The Philippines is famous for the role it played during the Second World War on behalf of the Allied Forces in the Pacific. Some places in the country were more crucial than others though, and one island in particular was vital to strategic defense. With numerous signs of the war like ruins and cannons scattered across the island, Corregidor to this day is well remembered for its instrumental contribution. The Island of Corregidor , or island of correction , was so called due to its being a penal institution and fortress during the Spanish era. Just like the Spanish, once the Americans recognized the tactical advantage of setting up on the island, they spent over a hundred fifty million dollars on building one of the best army bases in the nation. Unfortunately, much of that was wiped out by the conflagration. Still, what remains makes for an impressive visit.
History buffs would definitely want to wake up early as the one hour ferry to the island leaves Manila at 8 in the morning.
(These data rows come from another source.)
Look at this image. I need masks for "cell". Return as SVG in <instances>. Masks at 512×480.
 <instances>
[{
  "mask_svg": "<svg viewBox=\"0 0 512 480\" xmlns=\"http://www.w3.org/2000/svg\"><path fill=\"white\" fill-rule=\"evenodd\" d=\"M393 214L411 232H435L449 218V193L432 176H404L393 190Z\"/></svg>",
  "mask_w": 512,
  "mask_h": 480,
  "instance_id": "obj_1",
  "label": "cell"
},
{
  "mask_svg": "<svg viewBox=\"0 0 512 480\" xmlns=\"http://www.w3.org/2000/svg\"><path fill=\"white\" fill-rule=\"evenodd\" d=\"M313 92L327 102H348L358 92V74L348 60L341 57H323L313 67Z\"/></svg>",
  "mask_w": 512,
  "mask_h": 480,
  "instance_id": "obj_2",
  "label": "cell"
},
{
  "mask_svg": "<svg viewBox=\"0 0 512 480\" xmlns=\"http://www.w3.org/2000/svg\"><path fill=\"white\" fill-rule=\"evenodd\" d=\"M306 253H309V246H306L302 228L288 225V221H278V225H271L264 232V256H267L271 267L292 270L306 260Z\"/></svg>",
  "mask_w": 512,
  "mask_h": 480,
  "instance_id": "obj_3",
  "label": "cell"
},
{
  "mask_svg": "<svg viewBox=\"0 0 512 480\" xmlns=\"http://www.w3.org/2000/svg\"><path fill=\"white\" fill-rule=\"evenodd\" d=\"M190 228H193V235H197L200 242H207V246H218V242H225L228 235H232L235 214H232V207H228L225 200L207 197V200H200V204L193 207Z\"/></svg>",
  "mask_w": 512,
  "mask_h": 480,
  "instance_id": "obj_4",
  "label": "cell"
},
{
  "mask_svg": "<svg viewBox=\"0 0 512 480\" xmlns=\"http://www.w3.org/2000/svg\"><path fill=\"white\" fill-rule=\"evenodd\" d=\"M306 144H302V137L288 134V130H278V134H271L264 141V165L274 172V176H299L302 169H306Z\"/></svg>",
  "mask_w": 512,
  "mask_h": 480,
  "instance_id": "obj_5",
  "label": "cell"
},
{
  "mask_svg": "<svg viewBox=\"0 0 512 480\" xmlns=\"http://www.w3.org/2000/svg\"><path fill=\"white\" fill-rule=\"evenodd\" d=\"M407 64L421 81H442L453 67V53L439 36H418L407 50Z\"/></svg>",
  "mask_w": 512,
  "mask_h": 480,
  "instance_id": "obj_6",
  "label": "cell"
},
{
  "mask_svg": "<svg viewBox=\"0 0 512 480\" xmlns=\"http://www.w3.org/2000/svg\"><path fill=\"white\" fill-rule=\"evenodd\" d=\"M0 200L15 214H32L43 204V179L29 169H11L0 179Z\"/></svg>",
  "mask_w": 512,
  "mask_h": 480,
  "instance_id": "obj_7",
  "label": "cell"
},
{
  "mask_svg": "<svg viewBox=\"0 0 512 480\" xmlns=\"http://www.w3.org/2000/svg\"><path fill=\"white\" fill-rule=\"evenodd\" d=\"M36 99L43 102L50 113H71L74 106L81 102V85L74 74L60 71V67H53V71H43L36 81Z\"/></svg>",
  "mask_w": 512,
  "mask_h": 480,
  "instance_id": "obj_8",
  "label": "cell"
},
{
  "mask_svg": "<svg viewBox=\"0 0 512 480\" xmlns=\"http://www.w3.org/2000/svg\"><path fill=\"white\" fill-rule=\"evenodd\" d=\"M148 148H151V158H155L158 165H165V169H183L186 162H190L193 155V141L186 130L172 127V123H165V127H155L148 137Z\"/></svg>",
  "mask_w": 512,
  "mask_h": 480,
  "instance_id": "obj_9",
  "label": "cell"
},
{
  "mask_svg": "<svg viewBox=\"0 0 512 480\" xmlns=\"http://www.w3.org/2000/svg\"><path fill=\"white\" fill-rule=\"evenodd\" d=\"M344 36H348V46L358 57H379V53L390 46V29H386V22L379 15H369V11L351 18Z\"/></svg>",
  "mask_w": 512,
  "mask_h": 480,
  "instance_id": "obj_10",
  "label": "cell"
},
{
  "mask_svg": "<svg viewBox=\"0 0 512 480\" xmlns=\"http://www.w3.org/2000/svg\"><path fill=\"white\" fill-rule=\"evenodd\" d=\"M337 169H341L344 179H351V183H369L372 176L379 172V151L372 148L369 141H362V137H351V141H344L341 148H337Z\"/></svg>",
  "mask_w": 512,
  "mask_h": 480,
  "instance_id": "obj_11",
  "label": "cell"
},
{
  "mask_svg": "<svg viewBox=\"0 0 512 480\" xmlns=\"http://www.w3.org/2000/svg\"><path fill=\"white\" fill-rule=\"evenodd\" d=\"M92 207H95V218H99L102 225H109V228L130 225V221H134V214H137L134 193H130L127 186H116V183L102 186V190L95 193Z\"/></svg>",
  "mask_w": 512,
Checking out the sites on your own for the first time is a little difficult though, so it is recommended that one be a part of the tour. The Sun Cruises tour is pretty good, and will tackle most of what you should see on the island. You ll be riding the tramvia, a small bus open on all sides, so be careful that you and your possessions do not fall out. One of the sites you go to be will be the Filipino Heroes Memorial, where several statues were placed to honor the heroes of the land at the time. Conversely, there is also a Japanese War Memorial to honor those that died on the other side.
You will also be taken to several Battery ruins. For those that don t know, a battery is a group of big guns in one area. These guns were crucial in fending off the Japanese and in helping the soldiers at Bataan . Up close, these guns look quite impressive. Combined with the ruins, one can imagine the battles that took place. Speaking of ruins, the most photographed one is the mile long barracks, which housed 2000 military men. General Douglas MacArthur also used it as his command center before he retreated to Australia , another event immortalized at the Lorcha Dock. A statue of the great general can be seen as a reminder of his immortal line, I shall return.
The highlight of the tour however, has to be the historical light and sound show at the Malinta Tunnel. The structure got its name due to the number of leeches that plagued workers during its construction. It was integral during the Siege of Corregidor, and it was where General MacArthur moved the USAFFE H.Q. Outside of the tour, Corregidor is also home to a few resorts. Activities like biking and hiking make the island worth staying in for more than a day. Corregidor s violent past has led to speculation that the place is haunted, but the ghosts of yesterday are not known to bother tourists, giving one more than ample opportunity to appreciate the courage and strength of the soldiers who fought way back when.